- Extract:
Something I found particularly interesting was that NCARB has worked hard over the years to make a career in architecture more accessible for more people. This includes offering paths for people with less traditional backgrounds (like someone with experience but no formal architecture education or an international candidate who got licensed under a different country’s rules). For exams, this includes offering in-person and online options as well as accommodations for people during the test. These alternate paths certainly made our userflows more complicated, but they spoke volumes about NCARB’s commitment to balancing rigorous standards with career support.

  • Userflow for requesting eligibility to take the Architect Registration Examination (ARE)
  • Userflow for scheduling an exam
Userflows for different parts of the exam process

Design operations

Building a design system

Since the team was looking to revamp the dashboard, we decided to build a design system as a foundation for our work. I led this effort on the design end, primarily:

  • Building components and patterns for the tool in Sketch (and then later rebuilding them in Figma, when the team switched design tools)
  • Creating styles that matched the new NCARB branding from the marketing team
  • Working closely with engineering to develop shared vocabulary, so we could collaborate more effectively
  • Writing detailed documentation for Storybook, to guide the team on when and how to use components and patterns

Styles and components

The marketing team had recently rebranded and launched an updated NCARB site. I adapted these styles for the dashboard. My goal was to identify a limited range of type styles, colors, and spacing amounts to be used throughout, to give the tool a more consistent look and feel and provide direction for design work moving forward. I also took special care to identify and document text/background color pairings that adhered to the WCAG AA color contrast standard.

I built around 30 components in Sketch/Figma for our design system, including alerts, buttons, and form fields. These components were designed for flexibility. I made them responsive, so they’d work well at different screen sizes, and set them up to be resilient for varying amounts of text, icons, etc.

- Material supplied:
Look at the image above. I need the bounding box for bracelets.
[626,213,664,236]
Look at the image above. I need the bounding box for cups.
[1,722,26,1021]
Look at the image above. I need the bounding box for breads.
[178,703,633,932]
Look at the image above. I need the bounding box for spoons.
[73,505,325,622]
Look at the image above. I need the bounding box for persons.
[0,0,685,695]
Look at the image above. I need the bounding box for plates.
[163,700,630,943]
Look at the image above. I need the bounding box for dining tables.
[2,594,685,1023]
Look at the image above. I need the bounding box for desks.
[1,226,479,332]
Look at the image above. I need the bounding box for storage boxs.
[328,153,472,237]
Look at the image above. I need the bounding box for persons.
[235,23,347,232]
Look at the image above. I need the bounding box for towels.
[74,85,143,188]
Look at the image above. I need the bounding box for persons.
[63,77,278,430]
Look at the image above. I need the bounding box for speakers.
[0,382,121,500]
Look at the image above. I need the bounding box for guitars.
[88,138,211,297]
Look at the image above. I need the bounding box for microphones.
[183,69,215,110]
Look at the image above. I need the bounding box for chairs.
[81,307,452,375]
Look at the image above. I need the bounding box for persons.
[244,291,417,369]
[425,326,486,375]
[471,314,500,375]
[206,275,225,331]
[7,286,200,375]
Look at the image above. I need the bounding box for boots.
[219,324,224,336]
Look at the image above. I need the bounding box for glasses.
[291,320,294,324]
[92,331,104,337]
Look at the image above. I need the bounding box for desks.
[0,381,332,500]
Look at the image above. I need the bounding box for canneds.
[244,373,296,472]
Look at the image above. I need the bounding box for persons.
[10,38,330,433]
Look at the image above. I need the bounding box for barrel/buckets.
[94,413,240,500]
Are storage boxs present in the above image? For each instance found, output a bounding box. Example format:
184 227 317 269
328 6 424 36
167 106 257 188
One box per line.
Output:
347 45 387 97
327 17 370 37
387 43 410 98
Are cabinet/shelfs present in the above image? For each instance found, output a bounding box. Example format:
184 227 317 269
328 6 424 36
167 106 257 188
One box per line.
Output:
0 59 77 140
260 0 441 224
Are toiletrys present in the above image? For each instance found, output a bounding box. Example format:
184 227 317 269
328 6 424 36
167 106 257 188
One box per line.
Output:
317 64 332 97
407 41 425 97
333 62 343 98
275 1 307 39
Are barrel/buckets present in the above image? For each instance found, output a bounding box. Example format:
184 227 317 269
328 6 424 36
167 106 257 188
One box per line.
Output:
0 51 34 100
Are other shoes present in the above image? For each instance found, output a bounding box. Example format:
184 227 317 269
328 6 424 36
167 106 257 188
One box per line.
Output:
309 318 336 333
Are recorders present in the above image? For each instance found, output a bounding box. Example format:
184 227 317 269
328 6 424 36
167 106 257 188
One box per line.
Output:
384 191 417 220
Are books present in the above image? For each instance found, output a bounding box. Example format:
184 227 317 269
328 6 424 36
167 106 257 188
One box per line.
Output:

- Requirements:
1: Decide whether each statement below agrees with the NCARB case study, answering yes or no and quoting the words of the case study that settle it: (a) The design system components were first built in Figma. (b) About 30 components were built for the design system. (c) The documented text/background color pairings met the WCAG AAA contrast standard.
2: Resume the NCARB case study, writing on from its final sentence.

- Written responses:
1:
(a) No: "Building components and patterns for the tool in Sketch (and then later rebuilding them in Figma, when the team switched design tools)"
(b) Yes: "I built around 30 components in Sketch/Figma for our design system"
(c) No: "text/background color pairings that adhered to the WCAG AA color contrast standard"

2:
Also of note, the design system wasn’t something I set up once and then forgot about. It was a tool to be actively used by the design team, so I was regularly seeking feedback and looking for ways to improve it. For example, my initial table component proved too cumbersome and rigid for the variety of tables the team needed to create. So I ended up breaking this component into row types that could be combined more freely.

Spec sheets for typography, colors, and spacing
Type styles, colors, and spacing for the MyNCARB design system

Collaboration and documentation

I also collaborated regularly with NCARB’s engineering team to make sure the components in our design tool matched the coded components being built in Storybook. This was a big lift, and I was fortunate to partner with some stellar engineers. They brought lots of strategic know-how, and were always ready to kick the tires on early design iterations to make them better and more resilient.

This collaboration was also critical for establishing shared vocabulary that design and engineering could use to communicate. We aligned our names for styles, components, and patterns, so that we’d all be referencing items in the same way. For example, primary button, medium size is a lot clearer than blue button, and makes it much easier to maintain consistency as different people are building different parts of the tool. The team used the Tailwind CSS framework, so we also identified where it would be easier to align with framework terms.

In order to help the team better understand the design system, I drafted detailed documentation for Storybook. I included explanations of what components were meant for, examples of how they were used, and guidelines to keep in mind. For example: 3 form fields that get used a lot in MyNCARB are radio buttons, selects, and combo boxes. They all have a similar purpose—they allow the user to select 1 item from a list. I included guidelines on how the number of items in the list usually dictates which of these components to use.

Storybook documentation and Figma component for Alerts
Storybook documentation and Figma component for Alerts

Design

Designing the new Exams section

I then got to work designing the new Exams section using the styles and components from our design system. I built screens for:

  • Requesting eligibility to take the ARE
  • Prepaying for exam seats (often used when your company is footing the bill)
  • Scheduling, rescheduling, and canceling an exam
  • Alternate scheduling path when the candidate has been approved for accommodations
  • The main Exams dashboard, showing the status of your 6 different parts of the ARE

Once again, I worked closely with the engineering team to make sure the designs were feasible. We made a number of tweaks as we went along to align with the data available from the exam vendor API.

The rules for taking an exam are strict—they want to avoid any opportunity for cheating. In a few instances, I included guidance in the scheduling flow to help prepare candidates for these rules. For example, candidates will get turned away from testing sites if the first and last name on their government-issued ID doesn’t exactly match the name on their NCARB record. We heard this is a common problem for candidates who have long names or recently had a name change. So I included a screen in the scheduling flow that provides context for this issue and allows the candidate to make edits to their record before proceeding.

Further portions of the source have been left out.